Each country had its own byzantine regulations, and its own interests, to consider. The European Commission had to consult the European Union’s 27 member countries, especially tech powers like Germany, France, the Netherlands and Finland, on which products could be cut off. Officials debated whether to crack down on the Russian oil industry, at a time of soaring gas prices and inflation.

As Russia’s neighbors, the Europeans wanted to ensure that Russia still had access to certain goods for public safety, like nuclear reactor components to avoid a Chernobyl-style meltdown. At least one country insisted that auto exports to Russia should continue, a senior administration official said.

The breakthrough came when American officials offered a compromise. The Biden administration planned to issue a rule that would bar companies anywhere around the world from exporting certain products to Russia if they were made using American technology. But those measures would not apply in countries that joined the United States and Europe in issuing their own technological restrictions on Russia.

In an interview, Mr. Borman said that American allies had historically been concerned with the extraterritorial reach of U.S. export controls, and that the exclusions for countries that imposed their own rules “was really the key piece.”

“We all realized that at a strategic level what was most important was to have a unified allied position,” he said.

The rules now prevent companies around the world from sending Russia high-tech goods like chips, telecommunications items and navigation equipment.

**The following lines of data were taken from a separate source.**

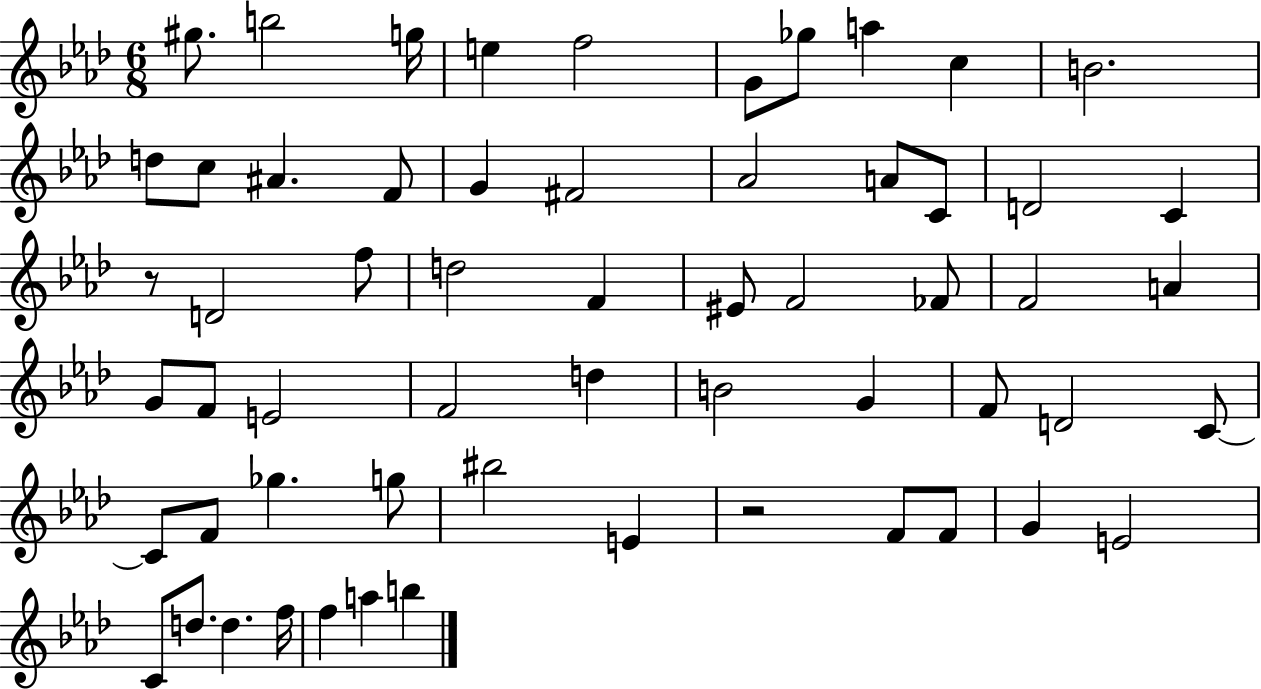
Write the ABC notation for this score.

X:1
T:Untitled
M:6/8
L:1/4
K:Ab
^g/2 b2 g/4 e f2 G/2 _g/2 a c B2 d/2 c/2 ^A F/2 G ^F2 _A2 A/2 C/2 D2 C z/2 D2 f/2 d2 F ^E/2 F2 _F/2 F2 A G/2 F/2 E2 F2 d B2 G F/2 D2 C/2 C/2 F/2 _g g/2 ^b2 E z2 F/2 F/2 G E2 C/2 d/2 d f/4 f a b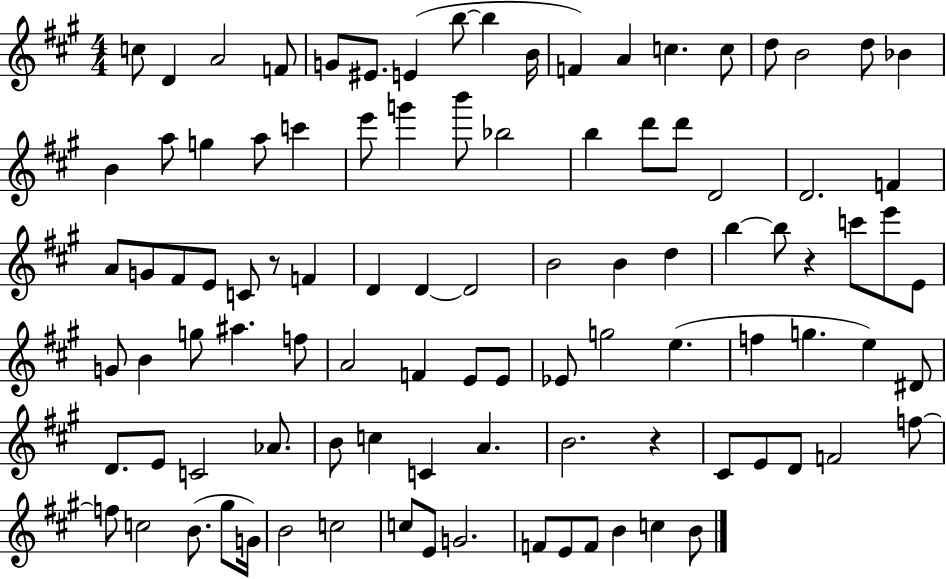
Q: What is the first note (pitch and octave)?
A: C5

They are even tougher for certain entities with ties to the Russian military, which cannot import so much as a pencil or toothbrush.

Ms. Raimondo said the impact of the measures were likely to be felt for months, rather than weeks, as Russian tanks and aircraft were destroyed and the controls prevented the Russian military from obtaining materials to fix them. Over time, she said, the restrictions should prove “very disabling to their military.”

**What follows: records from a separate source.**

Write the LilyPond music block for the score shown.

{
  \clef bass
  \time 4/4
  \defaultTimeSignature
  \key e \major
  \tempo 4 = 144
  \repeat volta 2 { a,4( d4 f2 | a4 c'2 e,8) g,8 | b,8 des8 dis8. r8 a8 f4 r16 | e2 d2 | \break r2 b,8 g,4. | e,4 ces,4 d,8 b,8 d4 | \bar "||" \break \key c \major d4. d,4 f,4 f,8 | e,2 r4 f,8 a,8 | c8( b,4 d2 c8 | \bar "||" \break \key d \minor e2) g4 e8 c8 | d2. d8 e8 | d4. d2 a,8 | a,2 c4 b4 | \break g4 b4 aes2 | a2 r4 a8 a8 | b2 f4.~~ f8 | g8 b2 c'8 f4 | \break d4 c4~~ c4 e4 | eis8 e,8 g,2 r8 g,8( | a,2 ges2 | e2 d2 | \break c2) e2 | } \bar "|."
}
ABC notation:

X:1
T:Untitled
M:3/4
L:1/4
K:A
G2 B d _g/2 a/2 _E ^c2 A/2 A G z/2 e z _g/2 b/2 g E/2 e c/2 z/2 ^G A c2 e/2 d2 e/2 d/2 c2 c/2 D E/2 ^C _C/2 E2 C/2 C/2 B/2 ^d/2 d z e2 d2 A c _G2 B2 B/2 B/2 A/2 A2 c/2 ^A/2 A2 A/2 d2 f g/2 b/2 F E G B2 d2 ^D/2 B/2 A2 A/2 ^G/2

While some companies may want to continue supplying parts to Russia in violation of those rules, there are powerful incentives against doing so, U.S. officials said, including the detention of goods, fines and even jail time.

The Commerce Department has 130 federal agents working in 30 cities in the United States to check for violators, as well as nine employees overseas. It expects to add personnel in Europe and Asia to carry out more expansive checks, officials said.

Kevin Wolf, an international trade partner at Akin Gump and a former Commerce Department official, said carrying out the policy was likely to be “extraordinarily complex” but would immediately alter company behavior.

“Even if they’re not perfect, I still think you will see a significant reaction by multinationals to do everything they can to comply,” Mr. Wolf said.

“Just because people speed doesn’t mean you don’t have a speeding limit,” he added.

One potential focus is China, which has expressed a worrying allegiance with Russia. But Chinese leaders have also hinted that they will comply with the sanctions to protect their own economic interests.

Ms. Raimondo has warned that the United States could take “devastating” action against Chinese companies that violate the policy, cutting them off from the U.S. technology and equipment necessary to make their products.

“They have their own self-interest to not supply this stuff to Russia,” she said.

On Monday, Jake Sullivan, the national security adviser, met with a Chinese foreign affairs official, Yang Jiechi, in Rome to discuss reports that Russia had asked China for economic and military assistance for its war in Ukraine.

China has denied those reports. Jen Psaki, the White House press secretary, said Monday that she was not able to confirm any intelligence, but that Mr. Sullivan had conveyed that if China provided military or other assistance that violated sanctions or supported the war effort “there will be significant consequences.”

“But in terms of what the specifics look like, we would coordinate with our partners and allies to make that determination,” she added.